## WHAT YOU SHOULD DO
Set out the lines of the records starting at the line containing "Please identify, from" and ending at the line containing "which is farthest from the point at 306,102?" as a numbered list, leaving out any blank lines.

## DATA SUPPLIED
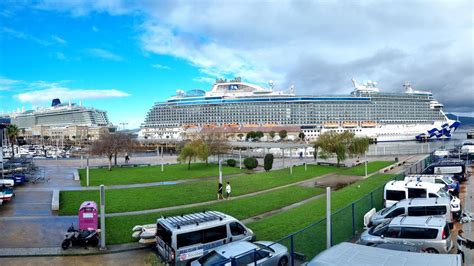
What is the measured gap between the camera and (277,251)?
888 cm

---

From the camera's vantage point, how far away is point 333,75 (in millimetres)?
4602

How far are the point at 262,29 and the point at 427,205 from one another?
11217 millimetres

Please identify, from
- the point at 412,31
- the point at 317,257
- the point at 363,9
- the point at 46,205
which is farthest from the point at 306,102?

## EXPECTED ANSWER
1. Please identify, from
2. - the point at 412,31
3. - the point at 317,257
4. - the point at 363,9
5. - the point at 46,205
6. which is farthest from the point at 306,102?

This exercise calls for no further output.